Wieviel ist den auf so ner Spule drauf, und was kostet die Technium?


----------



## ThomasRö (29. Januar 2006)

*AW: Schnur zum Feedern*

Der Preis ist happig aber ich hab die zum Teil drei Saison lang drauf, wir ham für ne Spule 0.25mm, 1371 m glaub 45 € bezahlt, aber es ist den Preis auf jeden Fall wert.


----------



## plattform7 (29. Januar 2006)

*AW: Schnur zum Feedern*

Meines Wissens nach gibt es die Technium in 200, 500 und bei den Größern ist das je nach Schnurstärke zwischen ca. 1700 und 600 Meter. Die Preise sind natürlich Schnurstärkeabhängig, je dünen, desto teurer... Als Beispiel: 0,16er, 3.00kg 200Meter bei Askari für 15,95€... Die Großen Spulen kosten so um die 38 Euro.. Also "billig" ist sie keineswegs, für mich aber Ihr Geld Wert!


----------



## MainzGonsenheim (29. Januar 2006)

*AW: Schnur zum Feedern*

ist ja noch erträglich, kaufste ja nicht jede woche. bekommen hier die 25er stroft für 5 €/100m. das ist natürlich ein hammerpreis


----------



## Veit (2. Februar 2006)

*AW: Schnur zum Feedern*

Ich kann auch nur die Shimano Technium sehr empfehlen!!!


----------



## ulschi (4. Februar 2006)

*AW: Schnur zum Feedern*

Ich nehme gerne Stroft GTM. Mit Geflochtener habe ich schlechte Erfahrungen gemacht und das Vertrauen verloren.


----------



## Forellen-Mazel (4. Februar 2006)

*AW: Schnur zum Feedern*

Hallo zusammen!

Kann mich den Leutchen hier nur anschliessen!  Die Stroft GTM ist wirklich Klasse, ich fische sie auf allen Rollen!
Die hält was sie verspricht:m:m:m:m!!!


----------



## gmdv (4. Juni 2010)

*AW: Schnur zum Feedern*

Stroft ist eine Hammerschnur. Aber nur bis zur 25er. Die 30er ist extrem drahtig und unangenehm zu fischen. Ist die Technium in diesen Stärken leichter zu bändigen?


----------

## Gespeicherte Einträge
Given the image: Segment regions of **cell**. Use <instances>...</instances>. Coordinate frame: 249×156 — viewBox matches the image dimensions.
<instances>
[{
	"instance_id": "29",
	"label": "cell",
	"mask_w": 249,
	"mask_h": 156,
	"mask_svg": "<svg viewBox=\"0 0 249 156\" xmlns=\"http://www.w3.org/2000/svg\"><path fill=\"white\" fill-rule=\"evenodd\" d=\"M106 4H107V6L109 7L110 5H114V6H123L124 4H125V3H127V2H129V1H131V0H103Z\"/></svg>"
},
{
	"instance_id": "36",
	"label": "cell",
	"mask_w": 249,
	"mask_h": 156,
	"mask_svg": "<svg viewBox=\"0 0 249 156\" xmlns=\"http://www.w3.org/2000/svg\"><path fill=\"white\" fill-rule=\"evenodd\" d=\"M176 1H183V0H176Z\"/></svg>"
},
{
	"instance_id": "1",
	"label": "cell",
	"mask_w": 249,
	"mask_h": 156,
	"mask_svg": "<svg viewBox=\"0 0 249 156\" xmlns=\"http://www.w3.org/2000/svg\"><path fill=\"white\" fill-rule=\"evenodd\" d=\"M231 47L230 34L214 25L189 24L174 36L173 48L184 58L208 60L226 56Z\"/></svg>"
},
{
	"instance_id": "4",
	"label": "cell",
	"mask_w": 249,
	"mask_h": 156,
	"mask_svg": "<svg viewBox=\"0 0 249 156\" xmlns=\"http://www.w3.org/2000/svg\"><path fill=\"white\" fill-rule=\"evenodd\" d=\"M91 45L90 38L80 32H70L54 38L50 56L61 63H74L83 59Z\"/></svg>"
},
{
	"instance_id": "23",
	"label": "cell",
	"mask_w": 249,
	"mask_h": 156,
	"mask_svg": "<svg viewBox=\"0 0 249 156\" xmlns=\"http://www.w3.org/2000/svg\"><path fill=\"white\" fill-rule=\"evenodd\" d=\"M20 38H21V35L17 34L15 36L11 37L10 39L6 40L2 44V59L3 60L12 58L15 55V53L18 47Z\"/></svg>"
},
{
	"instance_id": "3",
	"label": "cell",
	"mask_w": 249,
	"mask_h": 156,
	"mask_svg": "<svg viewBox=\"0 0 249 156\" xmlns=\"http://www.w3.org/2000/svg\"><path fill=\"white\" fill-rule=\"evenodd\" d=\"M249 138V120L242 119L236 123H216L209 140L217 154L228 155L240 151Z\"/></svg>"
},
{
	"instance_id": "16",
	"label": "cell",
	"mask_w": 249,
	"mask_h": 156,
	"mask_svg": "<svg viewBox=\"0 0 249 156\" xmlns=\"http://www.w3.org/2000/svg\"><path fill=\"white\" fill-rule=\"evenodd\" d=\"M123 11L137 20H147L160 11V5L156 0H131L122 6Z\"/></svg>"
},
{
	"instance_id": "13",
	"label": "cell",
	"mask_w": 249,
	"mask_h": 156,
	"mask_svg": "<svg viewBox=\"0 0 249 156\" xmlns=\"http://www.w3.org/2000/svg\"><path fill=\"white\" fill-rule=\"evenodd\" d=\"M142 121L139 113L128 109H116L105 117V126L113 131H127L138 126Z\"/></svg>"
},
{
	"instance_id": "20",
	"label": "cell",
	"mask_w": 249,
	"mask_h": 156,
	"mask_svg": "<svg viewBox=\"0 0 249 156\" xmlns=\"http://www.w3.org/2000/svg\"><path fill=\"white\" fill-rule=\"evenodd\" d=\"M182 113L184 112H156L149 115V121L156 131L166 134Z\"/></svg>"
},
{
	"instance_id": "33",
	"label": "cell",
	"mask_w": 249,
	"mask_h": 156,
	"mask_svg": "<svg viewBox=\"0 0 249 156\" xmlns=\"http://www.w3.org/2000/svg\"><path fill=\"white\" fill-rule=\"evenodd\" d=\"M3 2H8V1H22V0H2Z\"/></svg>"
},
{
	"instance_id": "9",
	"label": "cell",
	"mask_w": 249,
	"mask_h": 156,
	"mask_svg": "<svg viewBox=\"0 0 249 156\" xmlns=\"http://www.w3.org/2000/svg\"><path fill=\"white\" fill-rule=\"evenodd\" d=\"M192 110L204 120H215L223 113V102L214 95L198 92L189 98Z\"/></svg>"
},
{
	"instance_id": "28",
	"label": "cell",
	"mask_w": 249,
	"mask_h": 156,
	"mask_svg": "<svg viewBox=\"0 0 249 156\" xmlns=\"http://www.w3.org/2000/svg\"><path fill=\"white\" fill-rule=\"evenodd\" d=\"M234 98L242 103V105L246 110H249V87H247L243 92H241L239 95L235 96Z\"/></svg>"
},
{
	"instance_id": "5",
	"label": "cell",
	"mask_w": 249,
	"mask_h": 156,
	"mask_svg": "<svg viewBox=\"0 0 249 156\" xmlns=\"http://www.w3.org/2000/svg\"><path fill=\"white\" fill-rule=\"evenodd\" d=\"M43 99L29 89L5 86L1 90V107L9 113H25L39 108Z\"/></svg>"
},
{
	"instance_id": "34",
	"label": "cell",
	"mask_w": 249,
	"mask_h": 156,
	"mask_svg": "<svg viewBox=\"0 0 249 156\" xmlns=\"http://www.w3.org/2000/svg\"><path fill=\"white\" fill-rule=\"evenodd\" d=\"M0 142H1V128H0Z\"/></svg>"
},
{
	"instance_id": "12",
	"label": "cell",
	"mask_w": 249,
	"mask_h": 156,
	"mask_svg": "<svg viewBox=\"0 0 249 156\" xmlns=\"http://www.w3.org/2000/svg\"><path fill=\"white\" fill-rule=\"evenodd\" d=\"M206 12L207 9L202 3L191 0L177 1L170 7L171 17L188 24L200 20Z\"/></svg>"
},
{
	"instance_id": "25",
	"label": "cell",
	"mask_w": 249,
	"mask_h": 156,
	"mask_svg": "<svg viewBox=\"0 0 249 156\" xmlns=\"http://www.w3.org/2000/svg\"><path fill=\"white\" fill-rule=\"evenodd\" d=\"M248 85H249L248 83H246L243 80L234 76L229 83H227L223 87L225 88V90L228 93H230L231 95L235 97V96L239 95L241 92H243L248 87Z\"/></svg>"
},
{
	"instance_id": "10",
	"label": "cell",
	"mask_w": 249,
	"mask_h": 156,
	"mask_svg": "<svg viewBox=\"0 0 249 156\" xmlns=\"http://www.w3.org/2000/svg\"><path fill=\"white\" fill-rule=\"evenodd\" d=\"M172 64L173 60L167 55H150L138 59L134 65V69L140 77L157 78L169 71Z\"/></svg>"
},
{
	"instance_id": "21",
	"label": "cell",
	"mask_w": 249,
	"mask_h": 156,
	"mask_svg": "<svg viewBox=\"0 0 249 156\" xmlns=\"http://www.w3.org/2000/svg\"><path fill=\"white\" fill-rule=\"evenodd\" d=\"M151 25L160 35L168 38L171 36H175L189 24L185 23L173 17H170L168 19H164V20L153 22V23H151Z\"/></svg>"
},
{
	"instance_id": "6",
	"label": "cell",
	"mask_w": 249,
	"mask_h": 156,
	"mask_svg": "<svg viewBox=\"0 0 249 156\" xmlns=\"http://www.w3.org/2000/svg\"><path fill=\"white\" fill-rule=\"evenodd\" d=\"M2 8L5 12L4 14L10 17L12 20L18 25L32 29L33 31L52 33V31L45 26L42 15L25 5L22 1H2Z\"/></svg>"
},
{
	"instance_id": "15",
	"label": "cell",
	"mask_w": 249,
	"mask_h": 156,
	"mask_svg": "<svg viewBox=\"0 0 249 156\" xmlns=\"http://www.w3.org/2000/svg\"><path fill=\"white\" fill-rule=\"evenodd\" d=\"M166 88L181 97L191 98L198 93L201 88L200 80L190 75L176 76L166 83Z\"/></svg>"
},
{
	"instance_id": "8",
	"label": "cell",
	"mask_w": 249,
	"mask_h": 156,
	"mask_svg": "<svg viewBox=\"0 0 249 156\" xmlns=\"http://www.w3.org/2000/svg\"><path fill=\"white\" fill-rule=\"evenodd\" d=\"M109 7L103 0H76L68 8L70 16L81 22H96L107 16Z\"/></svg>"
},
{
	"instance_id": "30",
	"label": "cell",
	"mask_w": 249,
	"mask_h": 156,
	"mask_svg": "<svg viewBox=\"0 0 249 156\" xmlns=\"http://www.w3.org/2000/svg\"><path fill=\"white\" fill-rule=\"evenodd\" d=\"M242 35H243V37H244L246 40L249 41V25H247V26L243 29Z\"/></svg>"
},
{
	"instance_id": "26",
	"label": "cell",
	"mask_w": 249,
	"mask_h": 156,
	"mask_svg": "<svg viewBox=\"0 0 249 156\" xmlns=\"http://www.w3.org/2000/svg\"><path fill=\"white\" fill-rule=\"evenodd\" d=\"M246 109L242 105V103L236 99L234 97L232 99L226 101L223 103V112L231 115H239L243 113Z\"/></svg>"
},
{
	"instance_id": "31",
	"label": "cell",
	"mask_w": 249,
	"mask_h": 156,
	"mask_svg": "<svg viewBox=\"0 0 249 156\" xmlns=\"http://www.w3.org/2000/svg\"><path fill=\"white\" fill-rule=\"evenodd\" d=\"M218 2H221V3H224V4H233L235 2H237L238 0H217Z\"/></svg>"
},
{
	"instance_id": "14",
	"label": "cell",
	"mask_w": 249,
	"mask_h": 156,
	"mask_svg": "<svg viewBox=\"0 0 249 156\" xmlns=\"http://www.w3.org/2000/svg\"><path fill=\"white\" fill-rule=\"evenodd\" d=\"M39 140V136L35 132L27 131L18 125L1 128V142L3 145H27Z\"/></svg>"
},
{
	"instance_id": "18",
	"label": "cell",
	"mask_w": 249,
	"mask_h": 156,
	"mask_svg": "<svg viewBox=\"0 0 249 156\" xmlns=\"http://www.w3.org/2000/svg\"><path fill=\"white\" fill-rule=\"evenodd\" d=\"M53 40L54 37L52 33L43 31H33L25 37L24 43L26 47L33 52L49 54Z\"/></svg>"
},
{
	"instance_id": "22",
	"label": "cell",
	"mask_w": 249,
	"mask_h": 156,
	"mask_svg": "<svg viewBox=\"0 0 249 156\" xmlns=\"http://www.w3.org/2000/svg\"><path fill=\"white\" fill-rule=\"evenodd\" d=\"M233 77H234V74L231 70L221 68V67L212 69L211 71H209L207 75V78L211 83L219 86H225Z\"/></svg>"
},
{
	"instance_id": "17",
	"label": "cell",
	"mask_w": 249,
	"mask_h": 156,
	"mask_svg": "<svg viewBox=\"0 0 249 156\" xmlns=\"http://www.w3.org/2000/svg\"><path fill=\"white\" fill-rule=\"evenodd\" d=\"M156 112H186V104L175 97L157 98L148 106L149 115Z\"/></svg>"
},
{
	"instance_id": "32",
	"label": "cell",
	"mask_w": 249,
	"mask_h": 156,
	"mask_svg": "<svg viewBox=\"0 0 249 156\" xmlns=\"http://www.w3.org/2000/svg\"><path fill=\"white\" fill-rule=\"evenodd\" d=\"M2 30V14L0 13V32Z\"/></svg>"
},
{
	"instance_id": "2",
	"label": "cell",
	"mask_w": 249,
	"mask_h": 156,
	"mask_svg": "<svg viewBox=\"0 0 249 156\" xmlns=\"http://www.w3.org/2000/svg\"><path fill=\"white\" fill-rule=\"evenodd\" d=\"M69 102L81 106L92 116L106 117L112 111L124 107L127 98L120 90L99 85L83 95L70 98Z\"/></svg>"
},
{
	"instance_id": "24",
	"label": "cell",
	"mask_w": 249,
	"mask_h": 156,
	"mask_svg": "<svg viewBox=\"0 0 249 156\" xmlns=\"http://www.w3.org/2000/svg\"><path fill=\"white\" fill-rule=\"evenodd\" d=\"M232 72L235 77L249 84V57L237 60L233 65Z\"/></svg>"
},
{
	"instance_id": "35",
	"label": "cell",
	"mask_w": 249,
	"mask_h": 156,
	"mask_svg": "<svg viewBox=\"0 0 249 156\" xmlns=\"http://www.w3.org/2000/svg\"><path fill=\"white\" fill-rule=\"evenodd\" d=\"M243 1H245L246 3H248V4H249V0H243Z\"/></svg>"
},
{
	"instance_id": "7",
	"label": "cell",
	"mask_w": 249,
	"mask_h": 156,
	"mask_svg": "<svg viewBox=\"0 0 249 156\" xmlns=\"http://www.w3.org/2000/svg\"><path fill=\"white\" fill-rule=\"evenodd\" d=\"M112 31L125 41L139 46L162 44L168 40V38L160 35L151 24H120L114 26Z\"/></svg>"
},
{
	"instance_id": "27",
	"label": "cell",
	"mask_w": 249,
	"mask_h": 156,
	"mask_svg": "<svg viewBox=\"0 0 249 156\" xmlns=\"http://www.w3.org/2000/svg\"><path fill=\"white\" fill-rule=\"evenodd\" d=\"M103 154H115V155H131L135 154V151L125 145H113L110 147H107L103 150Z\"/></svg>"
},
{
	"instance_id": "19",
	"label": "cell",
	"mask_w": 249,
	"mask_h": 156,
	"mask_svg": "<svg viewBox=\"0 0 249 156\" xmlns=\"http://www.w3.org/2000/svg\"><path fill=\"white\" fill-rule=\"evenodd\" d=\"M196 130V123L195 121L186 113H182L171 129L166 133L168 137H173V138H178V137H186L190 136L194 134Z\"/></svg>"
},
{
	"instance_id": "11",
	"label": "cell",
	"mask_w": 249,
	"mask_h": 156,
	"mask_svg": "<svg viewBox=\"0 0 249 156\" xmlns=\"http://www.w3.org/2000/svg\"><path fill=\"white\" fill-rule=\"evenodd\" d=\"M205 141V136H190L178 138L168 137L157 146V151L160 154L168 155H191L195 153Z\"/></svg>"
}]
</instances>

## Ziel
Gib einen Abschnitt aus dem Forumstext zur Feederschnur wortgetreu wieder: Beginne bei den Worten „Stroft ist eine“ und höre nach „leichter zu bändigen?“ auf. Die Einträge spielen hierbei keine Rolle.

## Fertige Lösung
Stroft ist eine Hammerschnur. Aber nur bis zur 25er. Die 30er ist extrem drahtig und unangenehm zu fischen. Ist die Technium in diesen Stärken leichter zu bändigen?